(Stored items)
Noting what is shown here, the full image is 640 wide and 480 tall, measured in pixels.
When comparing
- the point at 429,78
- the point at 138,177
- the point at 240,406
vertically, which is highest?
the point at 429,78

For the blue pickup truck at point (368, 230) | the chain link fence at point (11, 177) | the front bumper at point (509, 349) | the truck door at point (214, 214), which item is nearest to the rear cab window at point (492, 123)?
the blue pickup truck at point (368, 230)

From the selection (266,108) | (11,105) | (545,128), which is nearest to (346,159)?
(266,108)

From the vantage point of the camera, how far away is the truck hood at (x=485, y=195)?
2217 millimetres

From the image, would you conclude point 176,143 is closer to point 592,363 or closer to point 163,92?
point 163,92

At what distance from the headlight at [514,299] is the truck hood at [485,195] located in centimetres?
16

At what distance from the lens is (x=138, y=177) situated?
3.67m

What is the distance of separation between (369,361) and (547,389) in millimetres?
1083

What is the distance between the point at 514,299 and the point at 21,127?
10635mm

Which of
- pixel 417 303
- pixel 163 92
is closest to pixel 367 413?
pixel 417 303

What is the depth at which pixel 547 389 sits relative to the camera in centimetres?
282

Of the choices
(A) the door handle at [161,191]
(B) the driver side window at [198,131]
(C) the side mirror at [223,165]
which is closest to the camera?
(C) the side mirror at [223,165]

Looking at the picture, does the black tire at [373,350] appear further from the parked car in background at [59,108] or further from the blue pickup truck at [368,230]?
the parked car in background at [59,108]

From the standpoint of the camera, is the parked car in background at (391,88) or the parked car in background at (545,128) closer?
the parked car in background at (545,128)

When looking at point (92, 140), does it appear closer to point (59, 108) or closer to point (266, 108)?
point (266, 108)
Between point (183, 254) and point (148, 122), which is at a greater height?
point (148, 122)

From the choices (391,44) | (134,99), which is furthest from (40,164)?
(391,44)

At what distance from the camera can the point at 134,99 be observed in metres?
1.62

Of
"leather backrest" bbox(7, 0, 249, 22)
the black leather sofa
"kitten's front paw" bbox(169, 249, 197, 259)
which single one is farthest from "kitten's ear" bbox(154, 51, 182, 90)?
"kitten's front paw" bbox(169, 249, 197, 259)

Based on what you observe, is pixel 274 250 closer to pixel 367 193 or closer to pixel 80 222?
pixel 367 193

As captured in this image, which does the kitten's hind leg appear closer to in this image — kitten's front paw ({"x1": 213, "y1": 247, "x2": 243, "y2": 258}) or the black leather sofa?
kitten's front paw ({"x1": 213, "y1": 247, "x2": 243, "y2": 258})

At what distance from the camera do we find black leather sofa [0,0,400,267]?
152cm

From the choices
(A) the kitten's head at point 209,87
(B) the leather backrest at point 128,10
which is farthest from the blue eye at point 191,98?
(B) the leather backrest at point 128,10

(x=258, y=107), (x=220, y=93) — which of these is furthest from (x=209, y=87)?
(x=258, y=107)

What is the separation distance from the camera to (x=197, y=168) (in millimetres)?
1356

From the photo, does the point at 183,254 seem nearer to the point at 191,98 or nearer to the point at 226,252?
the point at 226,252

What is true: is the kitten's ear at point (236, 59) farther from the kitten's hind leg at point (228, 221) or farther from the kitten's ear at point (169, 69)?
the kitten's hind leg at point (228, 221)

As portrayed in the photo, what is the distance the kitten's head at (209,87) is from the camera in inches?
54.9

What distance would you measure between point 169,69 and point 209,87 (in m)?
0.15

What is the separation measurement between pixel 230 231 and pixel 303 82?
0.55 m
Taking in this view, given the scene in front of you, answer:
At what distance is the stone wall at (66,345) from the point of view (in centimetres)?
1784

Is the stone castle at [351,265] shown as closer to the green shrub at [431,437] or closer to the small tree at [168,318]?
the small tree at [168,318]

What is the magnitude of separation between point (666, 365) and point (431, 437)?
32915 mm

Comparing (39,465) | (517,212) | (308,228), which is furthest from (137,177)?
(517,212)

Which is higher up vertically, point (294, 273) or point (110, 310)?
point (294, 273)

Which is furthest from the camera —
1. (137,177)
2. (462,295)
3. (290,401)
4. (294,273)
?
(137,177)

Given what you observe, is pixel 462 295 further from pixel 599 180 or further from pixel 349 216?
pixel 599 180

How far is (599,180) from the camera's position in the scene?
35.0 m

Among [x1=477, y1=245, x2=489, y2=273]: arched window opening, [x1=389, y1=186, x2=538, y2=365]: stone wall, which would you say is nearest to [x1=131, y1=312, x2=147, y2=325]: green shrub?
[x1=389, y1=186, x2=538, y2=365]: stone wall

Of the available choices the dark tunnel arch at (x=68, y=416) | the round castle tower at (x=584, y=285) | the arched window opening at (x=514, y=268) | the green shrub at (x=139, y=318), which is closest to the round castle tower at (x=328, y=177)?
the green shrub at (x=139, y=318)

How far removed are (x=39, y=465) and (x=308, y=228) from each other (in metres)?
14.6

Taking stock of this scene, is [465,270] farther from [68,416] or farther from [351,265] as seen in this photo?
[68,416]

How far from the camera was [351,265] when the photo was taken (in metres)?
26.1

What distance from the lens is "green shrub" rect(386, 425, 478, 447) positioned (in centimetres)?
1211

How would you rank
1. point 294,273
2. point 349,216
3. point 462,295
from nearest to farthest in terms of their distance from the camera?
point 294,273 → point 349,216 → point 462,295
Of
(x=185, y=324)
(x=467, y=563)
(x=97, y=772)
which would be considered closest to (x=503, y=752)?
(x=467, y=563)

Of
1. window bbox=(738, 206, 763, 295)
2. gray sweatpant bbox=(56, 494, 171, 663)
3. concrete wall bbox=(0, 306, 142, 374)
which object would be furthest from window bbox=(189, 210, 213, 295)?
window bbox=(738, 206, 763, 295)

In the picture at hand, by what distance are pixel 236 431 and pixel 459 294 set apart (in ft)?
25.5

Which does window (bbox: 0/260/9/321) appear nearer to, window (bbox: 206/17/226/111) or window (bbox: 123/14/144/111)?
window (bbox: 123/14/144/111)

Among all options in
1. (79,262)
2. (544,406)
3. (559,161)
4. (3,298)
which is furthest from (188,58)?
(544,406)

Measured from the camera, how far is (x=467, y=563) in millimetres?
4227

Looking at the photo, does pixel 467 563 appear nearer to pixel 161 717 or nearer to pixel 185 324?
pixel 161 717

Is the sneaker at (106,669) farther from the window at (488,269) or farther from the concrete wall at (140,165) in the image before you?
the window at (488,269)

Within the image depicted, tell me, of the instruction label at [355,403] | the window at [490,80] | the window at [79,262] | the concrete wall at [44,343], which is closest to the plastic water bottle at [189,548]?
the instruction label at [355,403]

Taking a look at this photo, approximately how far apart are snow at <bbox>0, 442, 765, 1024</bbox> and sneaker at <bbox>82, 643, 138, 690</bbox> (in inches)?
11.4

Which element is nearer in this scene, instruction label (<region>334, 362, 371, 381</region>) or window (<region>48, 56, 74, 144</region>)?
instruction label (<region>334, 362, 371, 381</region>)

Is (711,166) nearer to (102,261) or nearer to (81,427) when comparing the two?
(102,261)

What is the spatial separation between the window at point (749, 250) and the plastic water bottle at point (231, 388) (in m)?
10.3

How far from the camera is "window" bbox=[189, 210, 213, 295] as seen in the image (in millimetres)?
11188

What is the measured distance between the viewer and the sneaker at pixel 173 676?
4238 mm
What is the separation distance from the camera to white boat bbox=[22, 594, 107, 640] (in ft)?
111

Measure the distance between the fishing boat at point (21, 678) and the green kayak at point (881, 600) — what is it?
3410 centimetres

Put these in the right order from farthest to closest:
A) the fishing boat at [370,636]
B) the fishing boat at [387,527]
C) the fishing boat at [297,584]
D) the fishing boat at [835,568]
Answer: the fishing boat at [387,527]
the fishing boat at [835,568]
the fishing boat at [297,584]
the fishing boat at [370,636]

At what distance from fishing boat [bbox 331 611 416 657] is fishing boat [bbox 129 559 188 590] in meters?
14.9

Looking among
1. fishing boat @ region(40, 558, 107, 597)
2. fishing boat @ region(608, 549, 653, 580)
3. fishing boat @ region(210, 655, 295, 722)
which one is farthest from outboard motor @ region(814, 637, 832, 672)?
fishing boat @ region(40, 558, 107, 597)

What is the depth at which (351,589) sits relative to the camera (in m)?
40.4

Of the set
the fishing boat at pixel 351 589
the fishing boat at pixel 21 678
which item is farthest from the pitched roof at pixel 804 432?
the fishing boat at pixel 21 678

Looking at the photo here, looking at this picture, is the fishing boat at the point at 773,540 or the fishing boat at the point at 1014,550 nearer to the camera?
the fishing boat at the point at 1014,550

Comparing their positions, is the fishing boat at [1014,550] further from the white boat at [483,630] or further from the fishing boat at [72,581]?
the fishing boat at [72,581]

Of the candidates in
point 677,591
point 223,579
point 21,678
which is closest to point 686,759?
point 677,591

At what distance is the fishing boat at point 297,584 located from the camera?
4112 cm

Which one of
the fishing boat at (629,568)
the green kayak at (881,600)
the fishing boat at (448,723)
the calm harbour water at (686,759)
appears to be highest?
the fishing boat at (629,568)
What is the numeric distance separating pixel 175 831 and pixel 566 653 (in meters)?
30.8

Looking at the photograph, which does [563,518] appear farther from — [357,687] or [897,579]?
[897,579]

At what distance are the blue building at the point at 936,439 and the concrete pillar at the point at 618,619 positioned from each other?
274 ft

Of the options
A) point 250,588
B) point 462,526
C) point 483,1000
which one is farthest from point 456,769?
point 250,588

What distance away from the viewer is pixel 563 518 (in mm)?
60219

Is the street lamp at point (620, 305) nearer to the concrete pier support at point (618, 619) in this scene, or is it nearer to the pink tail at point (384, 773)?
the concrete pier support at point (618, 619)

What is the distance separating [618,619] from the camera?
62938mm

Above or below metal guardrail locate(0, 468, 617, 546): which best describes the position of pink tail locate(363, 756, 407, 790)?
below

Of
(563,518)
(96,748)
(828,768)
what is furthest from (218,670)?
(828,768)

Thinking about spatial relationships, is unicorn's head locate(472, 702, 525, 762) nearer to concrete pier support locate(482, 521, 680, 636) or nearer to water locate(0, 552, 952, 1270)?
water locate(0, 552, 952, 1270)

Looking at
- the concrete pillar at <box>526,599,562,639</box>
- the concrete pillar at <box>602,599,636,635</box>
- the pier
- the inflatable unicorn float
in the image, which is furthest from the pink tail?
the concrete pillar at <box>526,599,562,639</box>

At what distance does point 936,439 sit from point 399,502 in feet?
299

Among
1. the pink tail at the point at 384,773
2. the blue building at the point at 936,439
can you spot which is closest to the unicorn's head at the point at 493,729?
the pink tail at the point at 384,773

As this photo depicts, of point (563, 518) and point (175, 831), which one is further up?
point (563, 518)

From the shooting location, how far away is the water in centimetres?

What is being asked: Copy out, word for word, every line of the items above from the line with "Above or below" through the last line of the items, including both.

Exercise result:
Above or below metal guardrail locate(0, 468, 617, 546): which best describes the position of pink tail locate(363, 756, 407, 790)?
below

Of
(563,518)
(96,748)
(828,768)
what is furthest from (218,670)?
(828,768)

Thinking about spatial relationships, is unicorn's head locate(472, 702, 525, 762) nearer to concrete pier support locate(482, 521, 680, 636) or nearer to water locate(0, 552, 952, 1270)?
water locate(0, 552, 952, 1270)

Looking at
- the concrete pillar at <box>526,599,562,639</box>
- the concrete pillar at <box>602,599,636,635</box>
- the pier
- the inflatable unicorn float
in the image, which is furthest from the pink tail?
the concrete pillar at <box>526,599,562,639</box>

At what distance does point 936,439 sit from point 399,502 in feet?
299

Among
1. the pink tail at the point at 384,773
2. the blue building at the point at 936,439
can you spot which is closest to the unicorn's head at the point at 493,729?
the pink tail at the point at 384,773

As this photo depicts, of point (563, 518) and point (175, 831), which one is further up?
point (563, 518)

From the shooting location, how far away is the water in centimetres?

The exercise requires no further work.